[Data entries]
— Begin —
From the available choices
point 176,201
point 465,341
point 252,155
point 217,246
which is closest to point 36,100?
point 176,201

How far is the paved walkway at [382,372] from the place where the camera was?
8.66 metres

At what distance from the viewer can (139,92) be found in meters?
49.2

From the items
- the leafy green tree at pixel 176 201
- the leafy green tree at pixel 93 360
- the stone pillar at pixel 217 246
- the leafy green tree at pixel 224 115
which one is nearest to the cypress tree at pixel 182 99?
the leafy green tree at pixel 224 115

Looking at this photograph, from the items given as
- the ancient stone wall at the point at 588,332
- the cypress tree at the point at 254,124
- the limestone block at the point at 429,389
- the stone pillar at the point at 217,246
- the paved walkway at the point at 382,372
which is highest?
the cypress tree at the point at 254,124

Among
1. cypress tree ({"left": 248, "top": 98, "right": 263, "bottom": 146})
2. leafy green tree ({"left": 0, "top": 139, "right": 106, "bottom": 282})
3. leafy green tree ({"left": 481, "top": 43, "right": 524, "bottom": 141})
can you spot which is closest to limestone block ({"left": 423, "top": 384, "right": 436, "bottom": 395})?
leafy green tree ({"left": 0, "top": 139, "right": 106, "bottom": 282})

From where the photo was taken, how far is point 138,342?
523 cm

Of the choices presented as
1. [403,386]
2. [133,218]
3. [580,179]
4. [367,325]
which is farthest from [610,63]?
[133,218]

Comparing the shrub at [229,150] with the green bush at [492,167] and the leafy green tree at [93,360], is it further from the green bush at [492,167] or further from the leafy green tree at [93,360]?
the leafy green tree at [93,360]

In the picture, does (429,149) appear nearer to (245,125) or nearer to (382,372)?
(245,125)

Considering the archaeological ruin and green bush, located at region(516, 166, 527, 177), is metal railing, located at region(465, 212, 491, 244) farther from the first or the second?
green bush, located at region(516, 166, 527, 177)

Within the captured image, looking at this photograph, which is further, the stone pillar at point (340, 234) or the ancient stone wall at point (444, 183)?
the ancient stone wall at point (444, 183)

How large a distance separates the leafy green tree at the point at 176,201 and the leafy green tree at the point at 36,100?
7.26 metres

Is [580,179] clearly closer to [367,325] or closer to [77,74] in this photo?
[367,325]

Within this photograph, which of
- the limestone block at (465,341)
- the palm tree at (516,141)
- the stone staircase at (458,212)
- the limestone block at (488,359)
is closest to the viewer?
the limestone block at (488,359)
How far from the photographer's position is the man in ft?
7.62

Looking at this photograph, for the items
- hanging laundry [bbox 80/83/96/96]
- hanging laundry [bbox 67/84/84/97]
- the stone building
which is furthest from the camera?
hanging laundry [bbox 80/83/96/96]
— End —
Written exercise: Copy the material from its first line through the line containing "8.66 metres", including that line, with the requests unchanged. In the answers, scale each number (the point coordinates and the distance) by 2.25, and round halves up to the same number of decimal places the original had.

Worked solution:
From the available choices
point 176,201
point 465,341
point 252,155
point 217,246
which is closest to point 36,100?
point 396,452

How far is the paved walkway at [382,372] from the place where the camera was?
19.49 metres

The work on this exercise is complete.